As a proof of this, the following experience may be cited of a New Work woman who wished to obtain a domestic employee for general housework. She went to several employment agencies and at the end of a week she had seen four applicants; three were foreigners and spoke English so brokenly that they could never have been left in charge of a telephone. Not one of the four was worth considering after investigating their references, and these were the only women she could find willing to do general housework. Upon the advice of a friend, the perplexed housewife advertised in one of the daily newspapers, but only a few women applied for the position and these were far from being satisfactory. She then inserted another advertisement expressed in the following words: “Wanted: a young woman to help with housework, eight hours a day, six days a week, sleep home. Apply by letter only.”
This last clause was added to prevent any one from applying for the position who could not write English, as it was absolutely necessary that the person engaged to do the housework should be capable of attending correctly to the telephone. On the same day the advertisement appeared, eighty-five applications by letter were received, and twenty more came the following day. All who wrote expressed their willingness to fill the position of a domestic employee and to do anything in the way of housework under the new conditions specified in the advertisement. Only one stated she would do no washing. Many who replied to this advertisement had occupied positions, which according to the present standard, were far superior to housework; many, too, were married women, experienced in all household work, and most anxious to accept a position in a private family, a position that did not break up their own home life.
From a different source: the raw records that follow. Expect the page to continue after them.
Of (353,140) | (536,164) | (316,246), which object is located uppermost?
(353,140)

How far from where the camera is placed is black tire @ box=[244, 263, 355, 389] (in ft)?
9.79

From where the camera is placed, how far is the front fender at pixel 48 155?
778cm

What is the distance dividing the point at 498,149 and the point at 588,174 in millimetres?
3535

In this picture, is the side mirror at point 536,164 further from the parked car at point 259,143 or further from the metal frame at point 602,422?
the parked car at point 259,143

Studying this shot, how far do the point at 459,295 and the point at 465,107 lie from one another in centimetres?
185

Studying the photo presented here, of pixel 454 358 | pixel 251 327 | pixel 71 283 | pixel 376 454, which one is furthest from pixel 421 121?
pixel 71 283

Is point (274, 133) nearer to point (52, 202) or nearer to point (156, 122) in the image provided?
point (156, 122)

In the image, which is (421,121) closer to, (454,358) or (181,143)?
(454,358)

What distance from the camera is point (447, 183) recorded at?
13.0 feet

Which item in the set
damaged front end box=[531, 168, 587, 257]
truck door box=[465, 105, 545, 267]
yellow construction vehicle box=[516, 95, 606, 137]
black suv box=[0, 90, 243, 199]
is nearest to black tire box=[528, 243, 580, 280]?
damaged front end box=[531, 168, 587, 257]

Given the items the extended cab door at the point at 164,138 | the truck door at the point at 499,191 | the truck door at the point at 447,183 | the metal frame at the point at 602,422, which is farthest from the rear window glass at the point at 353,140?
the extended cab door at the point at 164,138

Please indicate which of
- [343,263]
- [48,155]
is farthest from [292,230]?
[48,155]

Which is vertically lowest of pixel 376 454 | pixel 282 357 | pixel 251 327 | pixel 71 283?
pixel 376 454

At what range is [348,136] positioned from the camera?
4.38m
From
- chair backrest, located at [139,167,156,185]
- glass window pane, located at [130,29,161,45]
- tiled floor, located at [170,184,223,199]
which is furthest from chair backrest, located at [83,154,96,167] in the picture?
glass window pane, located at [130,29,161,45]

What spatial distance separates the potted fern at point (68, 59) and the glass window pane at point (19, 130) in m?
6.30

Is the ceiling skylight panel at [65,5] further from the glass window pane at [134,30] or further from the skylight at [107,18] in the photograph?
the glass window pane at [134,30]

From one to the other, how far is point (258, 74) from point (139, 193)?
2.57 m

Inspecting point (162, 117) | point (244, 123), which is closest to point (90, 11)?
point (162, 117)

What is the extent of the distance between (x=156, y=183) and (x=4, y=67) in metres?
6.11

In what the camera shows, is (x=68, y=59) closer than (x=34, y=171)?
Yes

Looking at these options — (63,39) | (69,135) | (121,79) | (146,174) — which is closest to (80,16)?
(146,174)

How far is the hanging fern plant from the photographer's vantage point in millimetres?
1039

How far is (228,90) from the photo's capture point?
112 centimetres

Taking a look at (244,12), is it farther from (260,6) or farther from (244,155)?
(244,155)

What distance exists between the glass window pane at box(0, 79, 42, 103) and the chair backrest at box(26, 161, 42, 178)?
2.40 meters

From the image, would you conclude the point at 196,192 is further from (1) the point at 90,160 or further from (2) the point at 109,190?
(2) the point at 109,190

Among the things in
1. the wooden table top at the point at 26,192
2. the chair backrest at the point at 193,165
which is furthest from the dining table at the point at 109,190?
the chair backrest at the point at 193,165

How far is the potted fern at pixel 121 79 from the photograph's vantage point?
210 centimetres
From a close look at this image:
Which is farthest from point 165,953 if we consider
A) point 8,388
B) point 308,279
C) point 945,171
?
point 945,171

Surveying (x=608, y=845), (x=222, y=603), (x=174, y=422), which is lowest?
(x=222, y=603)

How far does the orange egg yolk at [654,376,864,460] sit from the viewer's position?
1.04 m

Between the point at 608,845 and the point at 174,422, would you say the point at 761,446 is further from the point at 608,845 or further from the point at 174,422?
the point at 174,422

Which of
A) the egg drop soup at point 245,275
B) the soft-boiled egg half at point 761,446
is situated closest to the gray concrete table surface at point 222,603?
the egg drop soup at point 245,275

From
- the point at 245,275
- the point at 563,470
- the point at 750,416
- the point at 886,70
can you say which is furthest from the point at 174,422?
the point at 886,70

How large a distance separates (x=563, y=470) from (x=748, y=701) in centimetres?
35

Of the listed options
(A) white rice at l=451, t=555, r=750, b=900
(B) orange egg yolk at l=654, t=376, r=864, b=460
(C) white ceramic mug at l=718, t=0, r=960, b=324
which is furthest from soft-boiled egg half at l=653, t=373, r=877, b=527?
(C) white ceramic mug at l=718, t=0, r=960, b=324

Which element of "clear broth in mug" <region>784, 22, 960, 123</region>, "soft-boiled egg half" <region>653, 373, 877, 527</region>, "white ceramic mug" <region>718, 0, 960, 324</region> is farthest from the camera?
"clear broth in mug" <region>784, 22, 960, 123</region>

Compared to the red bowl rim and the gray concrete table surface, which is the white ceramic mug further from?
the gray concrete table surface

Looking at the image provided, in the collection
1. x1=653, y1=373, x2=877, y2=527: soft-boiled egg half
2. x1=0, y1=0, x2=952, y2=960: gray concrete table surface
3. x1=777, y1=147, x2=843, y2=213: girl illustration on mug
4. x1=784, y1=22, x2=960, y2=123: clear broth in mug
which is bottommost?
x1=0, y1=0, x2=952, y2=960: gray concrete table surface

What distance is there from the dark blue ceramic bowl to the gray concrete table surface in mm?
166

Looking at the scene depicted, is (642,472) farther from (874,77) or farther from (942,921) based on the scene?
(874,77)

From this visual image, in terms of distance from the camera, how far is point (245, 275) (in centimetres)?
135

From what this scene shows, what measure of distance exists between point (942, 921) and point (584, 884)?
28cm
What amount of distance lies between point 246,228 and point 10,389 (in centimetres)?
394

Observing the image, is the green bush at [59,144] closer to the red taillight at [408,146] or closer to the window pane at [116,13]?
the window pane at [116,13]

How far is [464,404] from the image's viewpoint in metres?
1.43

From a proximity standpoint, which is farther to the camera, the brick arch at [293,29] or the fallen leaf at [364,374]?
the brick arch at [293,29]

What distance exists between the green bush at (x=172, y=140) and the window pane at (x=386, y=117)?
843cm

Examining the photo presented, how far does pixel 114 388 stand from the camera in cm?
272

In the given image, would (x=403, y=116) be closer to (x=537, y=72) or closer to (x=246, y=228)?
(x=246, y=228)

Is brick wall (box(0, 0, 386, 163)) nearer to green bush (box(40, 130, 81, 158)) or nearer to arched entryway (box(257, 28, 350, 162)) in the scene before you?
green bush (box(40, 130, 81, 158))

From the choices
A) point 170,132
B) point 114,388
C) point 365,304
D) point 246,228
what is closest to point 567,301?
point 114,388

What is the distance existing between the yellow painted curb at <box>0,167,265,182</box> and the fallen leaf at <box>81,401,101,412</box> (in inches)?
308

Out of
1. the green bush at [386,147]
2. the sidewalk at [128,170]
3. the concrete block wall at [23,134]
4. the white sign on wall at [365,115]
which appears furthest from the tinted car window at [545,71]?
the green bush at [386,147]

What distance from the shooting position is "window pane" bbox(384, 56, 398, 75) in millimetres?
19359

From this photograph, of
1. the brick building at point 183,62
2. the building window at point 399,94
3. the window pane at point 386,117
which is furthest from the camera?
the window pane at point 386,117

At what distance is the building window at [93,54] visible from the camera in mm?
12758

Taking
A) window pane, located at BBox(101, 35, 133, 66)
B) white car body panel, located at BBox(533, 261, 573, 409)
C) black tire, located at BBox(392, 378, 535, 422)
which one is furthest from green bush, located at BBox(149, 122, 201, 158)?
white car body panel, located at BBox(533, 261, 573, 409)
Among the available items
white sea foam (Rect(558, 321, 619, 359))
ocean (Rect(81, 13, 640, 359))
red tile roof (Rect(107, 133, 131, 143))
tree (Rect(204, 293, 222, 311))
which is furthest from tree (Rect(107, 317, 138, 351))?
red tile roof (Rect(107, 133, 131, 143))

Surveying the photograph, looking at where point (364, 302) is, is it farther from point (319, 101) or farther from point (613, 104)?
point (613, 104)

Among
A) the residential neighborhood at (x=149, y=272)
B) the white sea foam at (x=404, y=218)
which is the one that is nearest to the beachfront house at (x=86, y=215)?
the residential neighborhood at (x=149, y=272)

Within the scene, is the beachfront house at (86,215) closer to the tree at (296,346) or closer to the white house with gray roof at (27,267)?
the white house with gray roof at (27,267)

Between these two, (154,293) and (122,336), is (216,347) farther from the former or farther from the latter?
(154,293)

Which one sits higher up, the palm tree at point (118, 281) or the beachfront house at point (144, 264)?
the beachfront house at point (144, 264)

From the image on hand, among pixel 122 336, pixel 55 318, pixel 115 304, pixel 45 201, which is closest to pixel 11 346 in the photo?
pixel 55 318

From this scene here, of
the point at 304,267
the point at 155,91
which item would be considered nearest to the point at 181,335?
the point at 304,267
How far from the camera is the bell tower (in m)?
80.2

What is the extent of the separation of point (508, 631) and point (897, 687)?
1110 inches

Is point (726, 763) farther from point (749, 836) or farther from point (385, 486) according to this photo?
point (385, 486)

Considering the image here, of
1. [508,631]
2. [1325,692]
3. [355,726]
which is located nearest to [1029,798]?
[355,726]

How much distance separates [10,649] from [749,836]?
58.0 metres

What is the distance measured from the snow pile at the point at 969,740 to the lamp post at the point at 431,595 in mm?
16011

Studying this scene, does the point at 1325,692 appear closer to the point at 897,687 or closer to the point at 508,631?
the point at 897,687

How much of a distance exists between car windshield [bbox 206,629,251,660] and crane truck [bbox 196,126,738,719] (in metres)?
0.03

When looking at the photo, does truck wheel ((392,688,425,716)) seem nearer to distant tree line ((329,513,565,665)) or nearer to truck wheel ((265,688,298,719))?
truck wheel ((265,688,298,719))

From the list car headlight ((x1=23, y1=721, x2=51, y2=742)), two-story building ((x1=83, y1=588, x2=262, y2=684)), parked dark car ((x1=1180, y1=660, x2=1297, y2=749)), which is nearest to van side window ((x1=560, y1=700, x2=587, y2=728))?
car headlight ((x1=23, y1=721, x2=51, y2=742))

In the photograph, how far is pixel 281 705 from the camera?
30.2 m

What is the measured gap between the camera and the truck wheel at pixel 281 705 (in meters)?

The housewife was bewildered by the unexpected result of her advertisement: the tables were turned at last. Instead of being one of many looking in vain for a good domestic employee, she found that she had now the advantage of being able to choose from more than a hundred applicants one who would best suit her own peculiar needs.
The same advertisement has been inserted at different times and has always brought the same remarkable result: from one hundred to one hundred and sixty answers each time. It is true that all who present themselves may not be efficient, but efficiency speedily comes to the front when upon it alone depends a desirable position.
Two very important facts came to light through the help of this advertisement; one was to find so many women eager to do housework when it was limited to eight hours a day and six days a week, and the other was to hear that they were willing to board and lodge themselves, as well as work, for the same wages that “servants” are accustomed to receive, although to the latter the housewife invariably gives gratis all food and sleeping accommodations. These two facts alone prove beyond a doubt that by applying business principles to housework all objections to it as a means of earning a livelihood are removed.